■ Data provided
┄┄┄┄┄┄

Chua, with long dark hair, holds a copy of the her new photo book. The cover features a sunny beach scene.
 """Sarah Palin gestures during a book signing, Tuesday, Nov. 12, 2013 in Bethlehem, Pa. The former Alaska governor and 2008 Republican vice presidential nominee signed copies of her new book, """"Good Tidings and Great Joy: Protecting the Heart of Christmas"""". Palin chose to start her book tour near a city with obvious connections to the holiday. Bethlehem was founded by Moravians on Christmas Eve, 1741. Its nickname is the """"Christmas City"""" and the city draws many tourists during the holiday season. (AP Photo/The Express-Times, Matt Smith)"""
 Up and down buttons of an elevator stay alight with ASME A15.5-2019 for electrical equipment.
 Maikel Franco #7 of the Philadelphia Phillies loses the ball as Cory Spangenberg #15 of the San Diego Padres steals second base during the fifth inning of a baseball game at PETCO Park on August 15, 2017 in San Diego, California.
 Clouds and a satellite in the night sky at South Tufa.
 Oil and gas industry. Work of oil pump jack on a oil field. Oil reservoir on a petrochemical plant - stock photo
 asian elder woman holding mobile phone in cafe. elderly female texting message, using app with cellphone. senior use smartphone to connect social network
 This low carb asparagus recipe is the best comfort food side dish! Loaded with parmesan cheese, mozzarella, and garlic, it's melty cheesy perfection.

┄┄┄┄┄┄

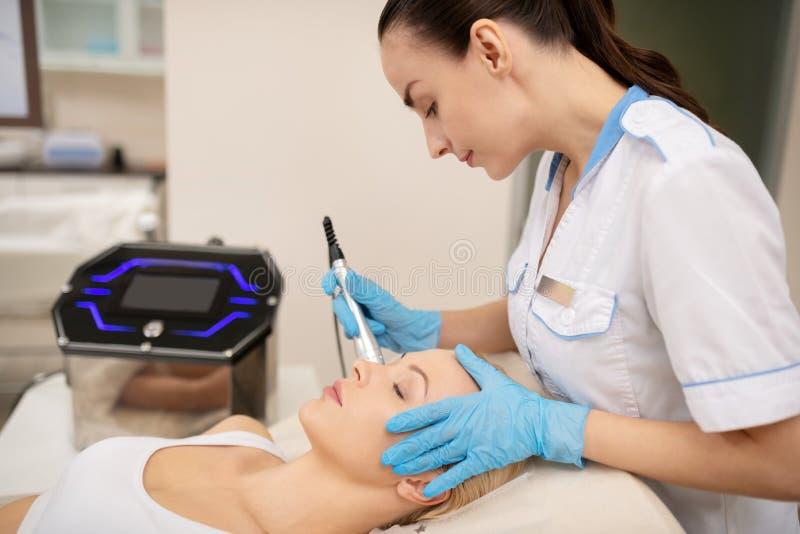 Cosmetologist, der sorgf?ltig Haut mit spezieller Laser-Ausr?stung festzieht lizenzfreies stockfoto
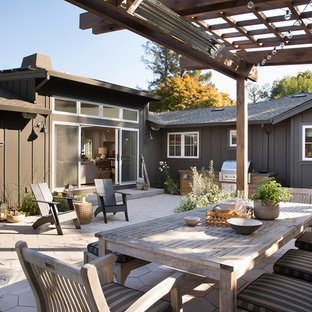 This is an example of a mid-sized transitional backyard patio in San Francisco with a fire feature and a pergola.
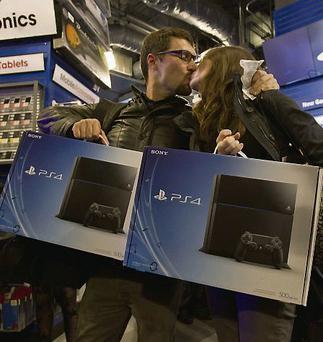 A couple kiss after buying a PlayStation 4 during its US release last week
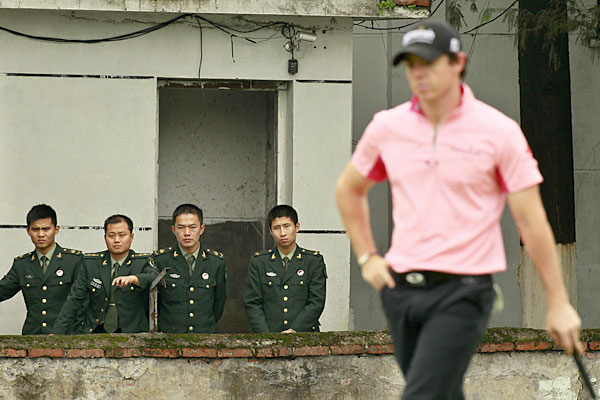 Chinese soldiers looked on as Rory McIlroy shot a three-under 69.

┄┄┄┄┄┄

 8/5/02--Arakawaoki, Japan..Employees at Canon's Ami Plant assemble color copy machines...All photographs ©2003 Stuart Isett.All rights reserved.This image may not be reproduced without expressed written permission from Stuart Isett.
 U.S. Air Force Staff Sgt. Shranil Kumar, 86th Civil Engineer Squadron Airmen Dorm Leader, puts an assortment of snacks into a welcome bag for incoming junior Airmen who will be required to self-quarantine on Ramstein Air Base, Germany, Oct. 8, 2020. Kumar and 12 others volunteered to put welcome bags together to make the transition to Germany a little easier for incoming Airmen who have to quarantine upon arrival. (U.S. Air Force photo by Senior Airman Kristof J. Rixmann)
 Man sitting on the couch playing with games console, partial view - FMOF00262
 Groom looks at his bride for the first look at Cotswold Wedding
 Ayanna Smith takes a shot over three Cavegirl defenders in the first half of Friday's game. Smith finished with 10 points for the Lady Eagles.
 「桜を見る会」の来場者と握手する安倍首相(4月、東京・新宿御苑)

┄┄┄┄┄┄

■ Aim of the exercise
As listed above, the lines from the line with "Chua, with long" to the line with "This low carb" are to be echoed exactly, with both ends included and nothing added.

■ Written response
Chua, with long dark hair, holds a copy of the her new photo book. The cover features a sunny beach scene.
 """Sarah Palin gestures during a book signing, Tuesday, Nov. 12, 2013 in Bethlehem, Pa. The former Alaska governor and 2008 Republican vice presidential nominee signed copies of her new book, """"Good Tidings and Great Joy: Protecting the Heart of Christmas"""". Palin chose to start her book tour near a city with obvious connections to the holiday. Bethlehem was founded by Moravians on Christmas Eve, 1741. Its nickname is the """"Christmas City"""" and the city draws many tourists during the holiday season. (AP Photo/The Express-Times, Matt Smith)"""
 Up and down buttons of an elevator stay alight with ASME A15.5-2019 for electrical equipment.
 Maikel Franco #7 of the Philadelphia Phillies loses the ball as Cory Spangenberg #15 of the San Diego Padres steals second base during the fifth inning of a baseball game at PETCO Park on August 15, 2017 in San Diego, California.
 Clouds and a satellite in the night sky at South Tufa.
 Oil and gas industry. Work of oil pump jack on a oil field. Oil reservoir on a petrochemical plant - stock photo
 asian elder woman holding mobile phone in cafe. elderly female texting message, using app with cellphone. senior use smartphone to connect social network
 This low carb asparagus recipe is the best comfort food side dish! Loaded with parmesan cheese, mozzarella, and garlic, it's melty cheesy perfection.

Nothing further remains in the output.